The achievement would have been striking had it been that of a sound engineer. But what sound engineer would spend 5 to 10 hours per song to produce CDs for the rarefied world of cantorial buffs? It was, for Mr. Werdyger, a work of love and zeal.
A tall, broad-shouldered father of 6 and grandfather of 10 who, like many Hasidim, wears a double-breasted frock coat known as a rekel, Mr. Werdyger has cantorial DNA. His 90-year-old father, David Werdyger, is a cantor who succeeded another superstar, Moishe Oysher, in East Flatbush, Brooklyn. His brother Mordechai Ben David, 59, is a popular singer of what Mr. Werdyger laughingly calls “Hasidic rock.” With a sonorous voice of his own, Mr. Werdyger leads prayers at his shtibl, or room-size synagogue, in Borough Park.

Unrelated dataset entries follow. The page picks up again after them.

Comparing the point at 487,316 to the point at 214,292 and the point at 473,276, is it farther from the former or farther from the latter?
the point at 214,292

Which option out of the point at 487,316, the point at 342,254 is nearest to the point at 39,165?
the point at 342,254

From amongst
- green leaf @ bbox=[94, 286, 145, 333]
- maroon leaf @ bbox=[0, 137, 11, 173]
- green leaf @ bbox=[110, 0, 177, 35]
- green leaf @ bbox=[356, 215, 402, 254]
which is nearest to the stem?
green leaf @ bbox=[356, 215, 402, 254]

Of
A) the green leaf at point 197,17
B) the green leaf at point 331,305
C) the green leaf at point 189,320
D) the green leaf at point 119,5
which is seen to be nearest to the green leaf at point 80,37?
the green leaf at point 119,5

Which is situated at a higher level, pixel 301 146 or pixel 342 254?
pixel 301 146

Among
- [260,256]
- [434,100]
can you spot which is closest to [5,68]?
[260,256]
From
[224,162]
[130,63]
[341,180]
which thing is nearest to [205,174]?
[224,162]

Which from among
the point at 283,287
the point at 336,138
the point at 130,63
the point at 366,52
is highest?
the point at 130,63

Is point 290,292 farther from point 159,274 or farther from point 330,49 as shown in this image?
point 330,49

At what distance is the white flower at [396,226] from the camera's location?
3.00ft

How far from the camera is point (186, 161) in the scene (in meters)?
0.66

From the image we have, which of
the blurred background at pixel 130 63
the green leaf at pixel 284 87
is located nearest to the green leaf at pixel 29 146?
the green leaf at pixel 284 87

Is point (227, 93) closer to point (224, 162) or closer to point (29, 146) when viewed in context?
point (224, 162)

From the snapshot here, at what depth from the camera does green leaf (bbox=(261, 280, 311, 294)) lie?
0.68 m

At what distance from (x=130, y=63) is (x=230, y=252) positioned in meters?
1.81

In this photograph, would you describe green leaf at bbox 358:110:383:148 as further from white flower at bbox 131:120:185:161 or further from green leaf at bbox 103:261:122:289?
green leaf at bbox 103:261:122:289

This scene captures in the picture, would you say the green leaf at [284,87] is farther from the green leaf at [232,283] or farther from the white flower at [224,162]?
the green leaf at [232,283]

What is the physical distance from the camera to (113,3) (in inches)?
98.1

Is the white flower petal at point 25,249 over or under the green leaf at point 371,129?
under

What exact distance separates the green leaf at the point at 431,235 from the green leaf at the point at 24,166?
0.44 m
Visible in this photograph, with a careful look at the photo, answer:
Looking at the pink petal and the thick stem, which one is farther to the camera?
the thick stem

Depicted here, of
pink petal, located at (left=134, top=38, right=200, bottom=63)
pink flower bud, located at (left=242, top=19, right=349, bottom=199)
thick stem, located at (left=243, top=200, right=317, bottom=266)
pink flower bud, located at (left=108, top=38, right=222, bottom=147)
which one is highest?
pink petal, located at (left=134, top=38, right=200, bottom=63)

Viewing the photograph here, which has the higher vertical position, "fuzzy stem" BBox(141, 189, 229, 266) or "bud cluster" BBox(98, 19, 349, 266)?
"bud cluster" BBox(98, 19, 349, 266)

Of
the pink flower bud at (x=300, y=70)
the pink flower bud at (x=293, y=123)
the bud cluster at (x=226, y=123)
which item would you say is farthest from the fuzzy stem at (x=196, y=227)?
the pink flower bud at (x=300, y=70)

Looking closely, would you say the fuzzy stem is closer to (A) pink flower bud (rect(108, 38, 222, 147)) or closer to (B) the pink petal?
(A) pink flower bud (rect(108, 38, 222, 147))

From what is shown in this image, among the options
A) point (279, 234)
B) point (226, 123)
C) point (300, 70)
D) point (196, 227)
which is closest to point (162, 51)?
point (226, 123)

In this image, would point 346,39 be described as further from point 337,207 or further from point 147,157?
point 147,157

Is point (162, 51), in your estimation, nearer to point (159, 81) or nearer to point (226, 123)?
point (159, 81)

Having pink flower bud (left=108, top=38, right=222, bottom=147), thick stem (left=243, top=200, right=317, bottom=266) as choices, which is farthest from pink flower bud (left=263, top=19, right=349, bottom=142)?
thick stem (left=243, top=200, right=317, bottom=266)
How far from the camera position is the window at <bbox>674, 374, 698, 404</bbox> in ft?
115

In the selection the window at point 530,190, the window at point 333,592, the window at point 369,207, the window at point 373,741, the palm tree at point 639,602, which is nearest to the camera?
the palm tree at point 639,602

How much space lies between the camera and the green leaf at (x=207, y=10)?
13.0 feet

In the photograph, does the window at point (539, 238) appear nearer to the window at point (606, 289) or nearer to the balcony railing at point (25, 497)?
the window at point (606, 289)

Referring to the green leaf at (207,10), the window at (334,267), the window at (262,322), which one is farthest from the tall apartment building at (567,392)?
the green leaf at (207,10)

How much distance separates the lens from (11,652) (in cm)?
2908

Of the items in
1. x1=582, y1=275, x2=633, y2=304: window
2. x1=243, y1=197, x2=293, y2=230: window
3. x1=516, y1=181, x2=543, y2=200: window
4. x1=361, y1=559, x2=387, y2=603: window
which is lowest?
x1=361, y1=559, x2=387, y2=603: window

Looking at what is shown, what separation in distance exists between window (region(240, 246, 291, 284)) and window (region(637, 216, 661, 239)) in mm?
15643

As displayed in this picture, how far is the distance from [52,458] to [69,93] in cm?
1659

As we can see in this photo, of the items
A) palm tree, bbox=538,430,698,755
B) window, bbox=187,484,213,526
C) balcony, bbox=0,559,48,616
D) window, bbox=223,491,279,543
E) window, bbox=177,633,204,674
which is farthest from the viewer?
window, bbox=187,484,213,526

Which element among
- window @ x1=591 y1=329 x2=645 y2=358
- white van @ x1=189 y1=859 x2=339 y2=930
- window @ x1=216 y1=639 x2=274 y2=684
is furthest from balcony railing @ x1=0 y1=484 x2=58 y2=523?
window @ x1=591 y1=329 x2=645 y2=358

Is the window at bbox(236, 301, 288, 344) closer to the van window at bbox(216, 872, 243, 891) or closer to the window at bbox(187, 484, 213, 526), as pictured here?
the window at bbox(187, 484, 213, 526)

Growing up in Crown Heights and Borough Park, Mr. Werdyger had a yeshiva education, going all the way through kolel — a Talmudic institute for adults. At 21, he went into his father’s business, Aderet Music, a wholesaler of Jewish recordings.
About 20 years ago, he found himself at the old 47th Street Photo store buying his first computer — with a now-ancient 20-megabyte hard drive — but was captivated by the other equipment around him, including a machine the salesman had to explain was a fax.